BEGIN

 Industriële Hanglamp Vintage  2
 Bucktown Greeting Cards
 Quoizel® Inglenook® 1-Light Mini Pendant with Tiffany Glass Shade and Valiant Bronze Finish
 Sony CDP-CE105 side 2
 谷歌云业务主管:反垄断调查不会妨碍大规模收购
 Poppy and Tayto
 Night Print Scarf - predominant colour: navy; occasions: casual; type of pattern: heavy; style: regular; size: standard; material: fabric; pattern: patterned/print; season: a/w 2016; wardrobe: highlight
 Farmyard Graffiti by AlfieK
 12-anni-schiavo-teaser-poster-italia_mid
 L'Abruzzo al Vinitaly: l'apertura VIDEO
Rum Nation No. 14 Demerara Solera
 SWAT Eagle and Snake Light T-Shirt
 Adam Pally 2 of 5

END
BEGIN

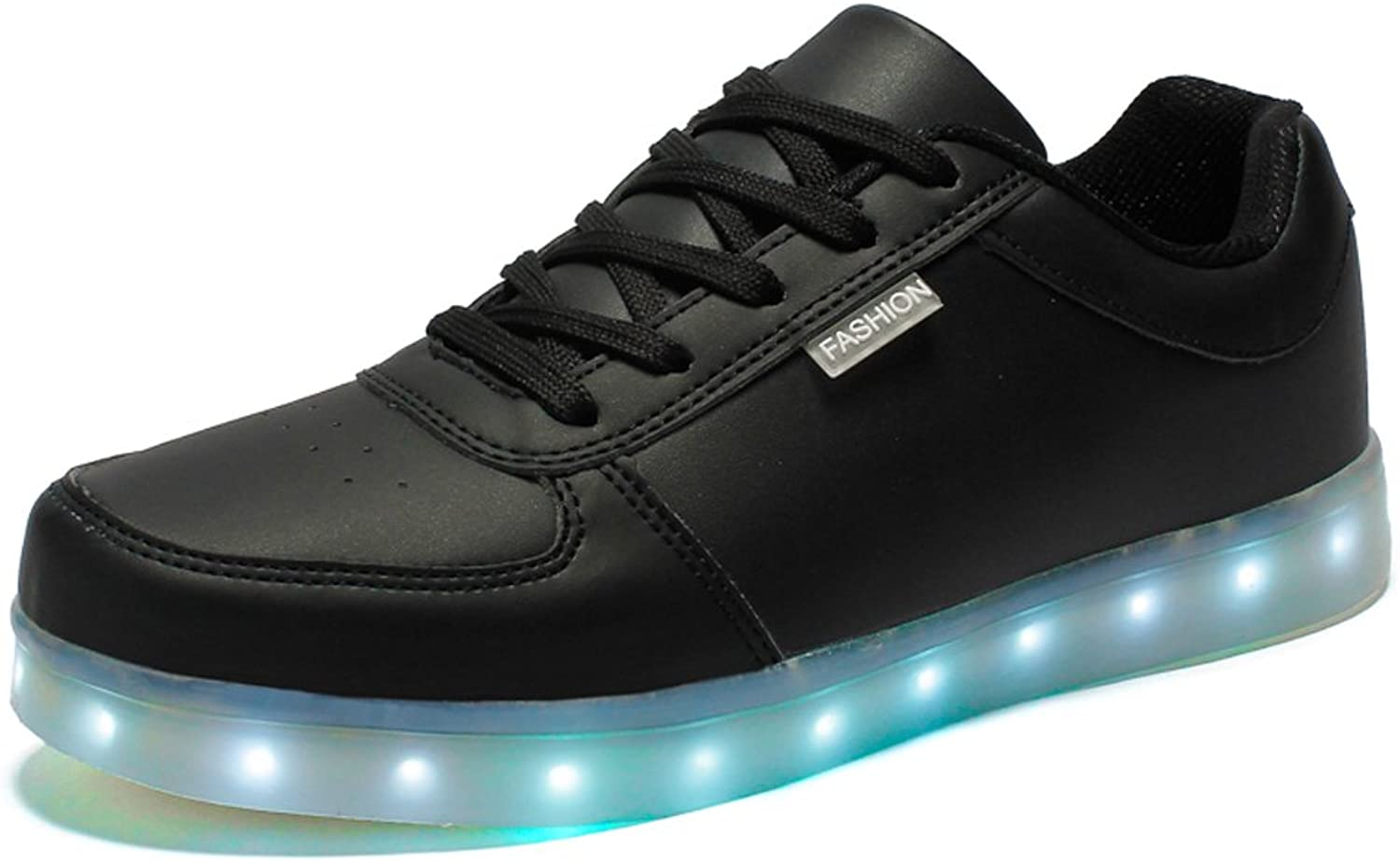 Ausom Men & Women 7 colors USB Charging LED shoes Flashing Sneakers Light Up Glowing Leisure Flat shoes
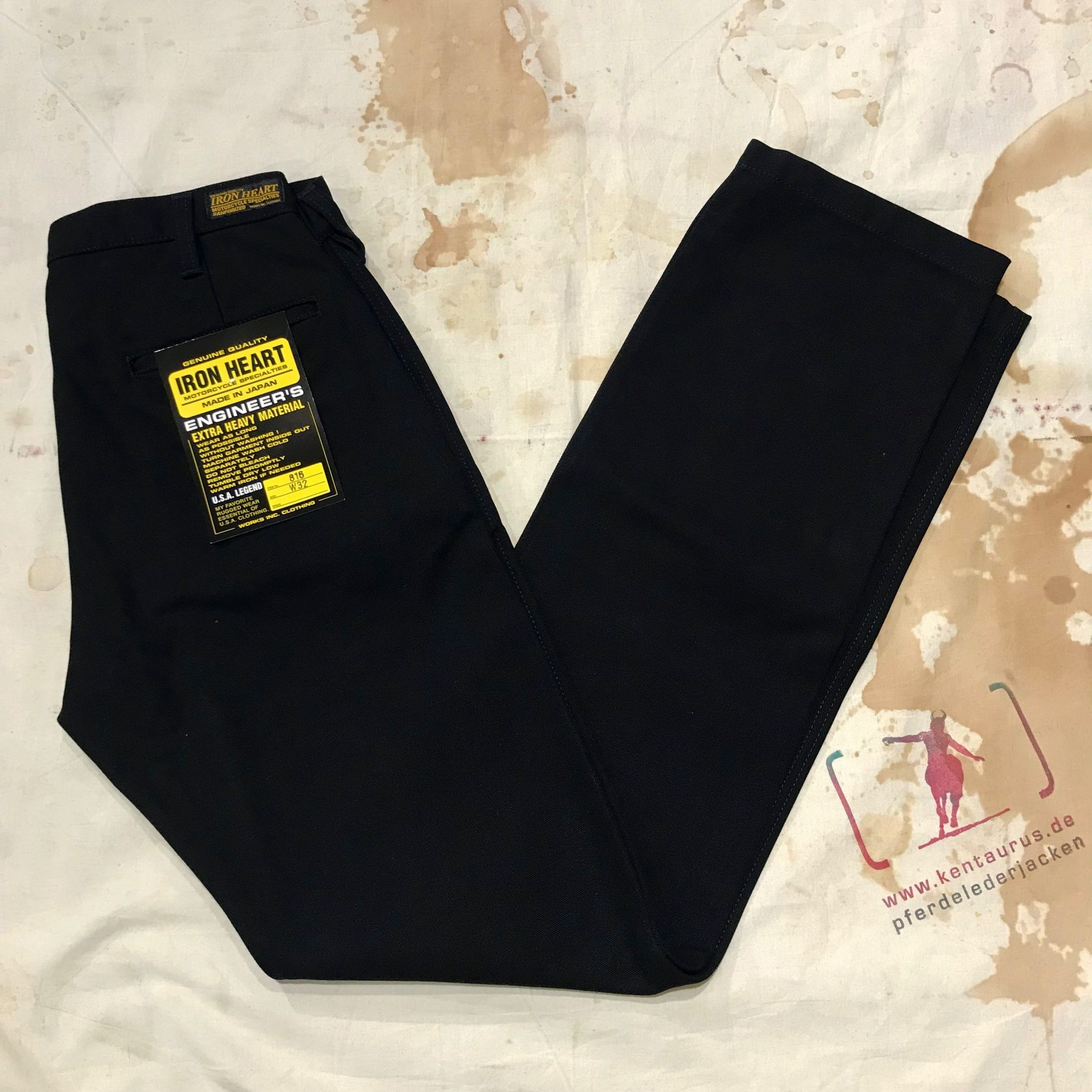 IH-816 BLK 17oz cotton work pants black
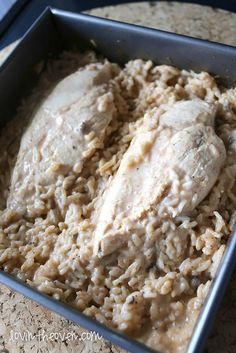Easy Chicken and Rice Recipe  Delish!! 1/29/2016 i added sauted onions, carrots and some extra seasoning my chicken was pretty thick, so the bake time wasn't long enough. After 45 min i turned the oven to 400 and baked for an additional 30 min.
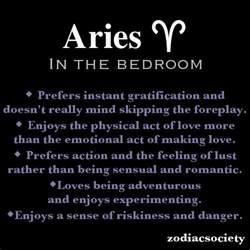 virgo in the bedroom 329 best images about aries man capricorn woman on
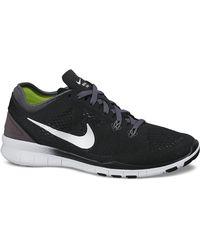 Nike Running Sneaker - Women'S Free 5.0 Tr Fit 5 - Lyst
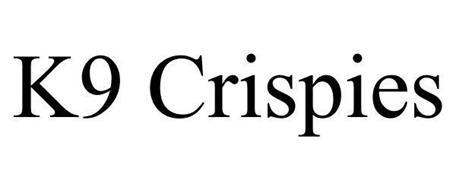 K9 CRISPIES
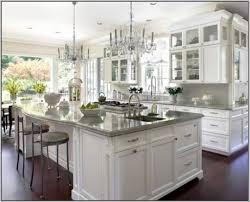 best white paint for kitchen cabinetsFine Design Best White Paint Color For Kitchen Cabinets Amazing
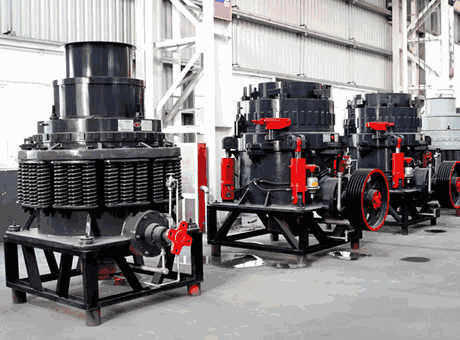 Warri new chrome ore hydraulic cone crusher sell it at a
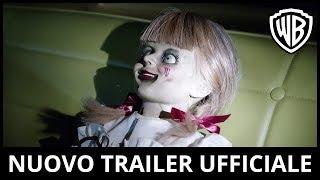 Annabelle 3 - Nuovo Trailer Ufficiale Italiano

END
BEGIN

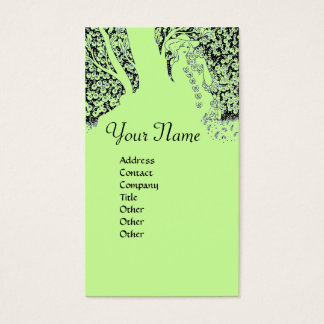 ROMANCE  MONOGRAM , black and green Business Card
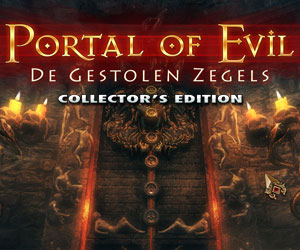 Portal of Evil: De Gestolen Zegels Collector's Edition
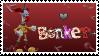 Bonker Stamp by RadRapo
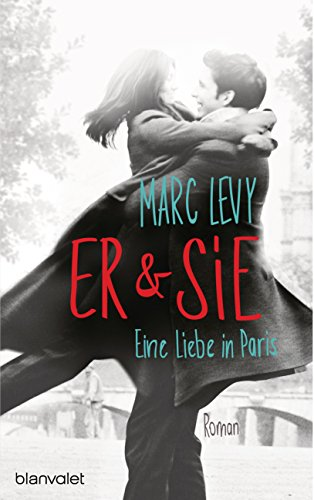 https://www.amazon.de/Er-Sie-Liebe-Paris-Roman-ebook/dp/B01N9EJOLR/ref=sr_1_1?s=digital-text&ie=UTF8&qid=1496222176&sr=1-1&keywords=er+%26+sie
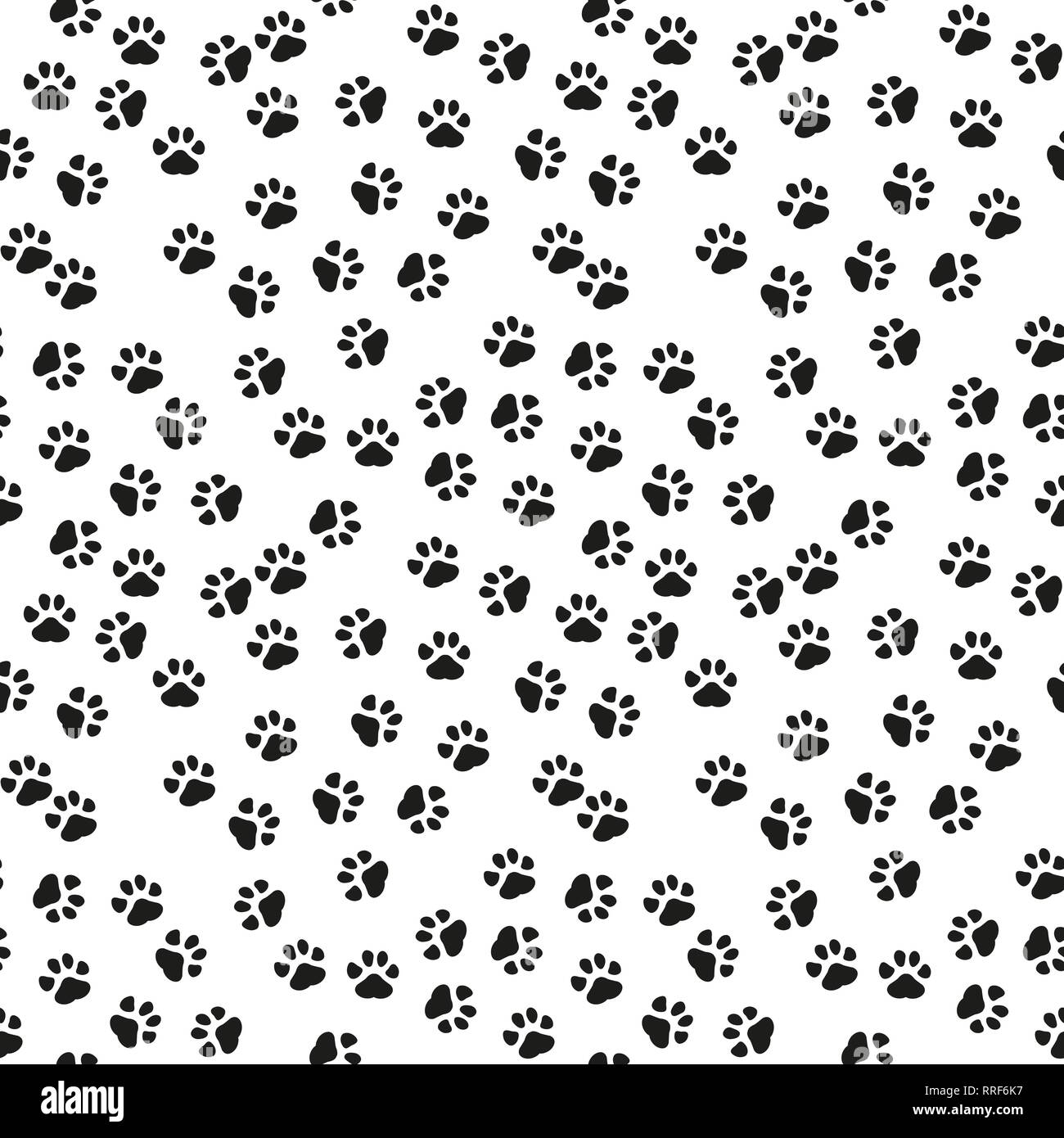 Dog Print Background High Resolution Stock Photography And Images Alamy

END

Set down only the lines above that fall between the line holding "Industriële Hanglamp Vintage" and the line holding "Adam Pally 2 of 5", inclusive, keeping each exact.

**ANSWER BELOW**
 Industriële Hanglamp Vintage  2
 Bucktown Greeting Cards
 Quoizel® Inglenook® 1-Light Mini Pendant with Tiffany Glass Shade and Valiant Bronze Finish
 Sony CDP-CE105 side 2
 谷歌云业务主管:反垄断调查不会妨碍大规模收购
 Poppy and Tayto
 Night Print Scarf - predominant colour: navy; occasions: casual; type of pattern: heavy; style: regular; size: standard; material: fabric; pattern: patterned/print; season: a/w 2016; wardrobe: highlight
 Farmyard Graffiti by AlfieK
 12-anni-schiavo-teaser-poster-italia_mid
 L'Abruzzo al Vinitaly: l'apertura VIDEO
Rum Nation No. 14 Demerara Solera
 SWAT Eagle and Snake Light T-Shirt
 Adam Pally 2 of 5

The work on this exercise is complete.